HNMAG: How did you get involved with Sk+te’kmujue’katik/ At the Place of Ghosts?

Martin Katz: I knew Bretten Hannam, the writer and director. Their first feature was called Wildhood. It was at the Toronto International Film Festival (TIFF) several years ago. I knew it, and Bretten’s agent, whom I also knew, called me and told me that Bretten had a new ambitious script. They asked if I would be interested in helping get it made. They sent the script to me and wanted my input on how it could be made. It’s an all indigenous cast, so it’s unlikely to have star attachment. Wildhood was fantastic, but it would be challenging to finance a movie on Bretten alone. They needed some clever, financing magic. After reading the script, I thought it was breathtakingly ambitious. After that, I met Bretten and then their partners in Nova Scotia, Marc Tetrault and Jason Levangie. 

 

HNMAG: Was the city in the film, Halifax?

Martin Katz: We shot it around Halifax, so the city scenes in the movie are Halifax.

 

HNMAG: In terms of the story, is the city supposed to be Halifax?

Martin Katz: Definitely Halifax, yes. It’s a thriller, in a highly specific world, but contemporary. Also, time has this quality in which it folds over itself. No one explains it, excuses it, or justifies it. In the script, it happened in such a compelling way, I found myself thinking, “This shouldn’t work as well as it does, but I can’t stop reading it.” It was a real page turner. 

 

HNMAG: In the place where they journey to by canoe, ghosts exist in a timeless context?

Martin Katz: If I understand it correctly from working with Bretten, in the Mi’kmaq tradition, all of your ancestors exist in the same time. That is for seven generations past and seven generations forward. Everywhere you are is infused with a sense of your present, past, and the promise of your future. We tried to create that sense by having the forest itself as a character. 

 

HNMAG: It works thematically with what the main characters are going through because they have an unresolved trauma. It’s from their past, but it is still there. It sits with them, and it’s going to remain unless they deal with it. 

Martin Katz: Confront it. That is the nature of trauma. It will stay with you until you confront it. Our characters reach the breaking point where they have no choice but to dig in and confront it. It’s at a physical, metaphysical, and personal level. 

 

(SPOILER)

HNMAG: The main characters are brothers, but there was one point where the father only acknowledged one of them as his son. 

Martin Katz: It was the father’s character’s way of dismissing the other child, who is queer and therefore no longer considered by him to be his son. 

 

HNMAG: Will audiences in Canada get to see Sk+te’kmujue’katik/ At the Place of Ghosts?

Martin Katz: We have a great partnership with VVS, so there will be a Canadian Theatrical release. 

 

HNMAG: What is the main takeaway that we should know about  Sk+te’kmujue’katik/ At the Place of Ghosts?

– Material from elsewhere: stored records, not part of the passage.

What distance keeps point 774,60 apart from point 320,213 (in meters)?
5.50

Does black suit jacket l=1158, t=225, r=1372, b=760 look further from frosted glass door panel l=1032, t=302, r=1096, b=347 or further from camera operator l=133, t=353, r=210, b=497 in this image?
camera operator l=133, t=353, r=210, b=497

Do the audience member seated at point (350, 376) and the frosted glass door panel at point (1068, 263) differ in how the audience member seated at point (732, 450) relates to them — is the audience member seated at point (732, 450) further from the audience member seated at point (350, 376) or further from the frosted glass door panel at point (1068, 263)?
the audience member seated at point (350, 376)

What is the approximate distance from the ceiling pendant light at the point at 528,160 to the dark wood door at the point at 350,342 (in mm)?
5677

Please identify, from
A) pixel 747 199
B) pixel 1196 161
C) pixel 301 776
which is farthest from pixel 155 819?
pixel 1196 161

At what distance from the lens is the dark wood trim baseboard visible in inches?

Martin Katz: One of the interesting things about this movie is that it’s set in such a specific, identifiable place and time. There is a lot of the Mi’kmaq language woven into the film. More than any other film ever made. It might appear hard to relate to, but the story is so universal. The story of siblings who haven’t dealt with something from their past, which has resulted in their estrangement, and family drama that has boiled over and needs to be addressed. That sense of intergenerational trauma and the manner in which it needs to be confronted has a universal aspect to it, and that’s what we’re seeing from audiences. 

 

Sk+te’kmujue’katik/ At the Place of Ghosts is a dark supernatural thriller set in the Mi’kmaq nation in the forests of Nova Scotia, as well as Halifax. The movie also screened at TIFF. Audiences really enjoy it even if they have no relation or knowledge of an indigenous community. The funny thing about universal appeal is that it increases when the story is more specific. 

Martin Katz is a very experienced and intelligent producer. He is articulate and skilled in bringing a project to its full potential. We look forward to speaking with him again for future films.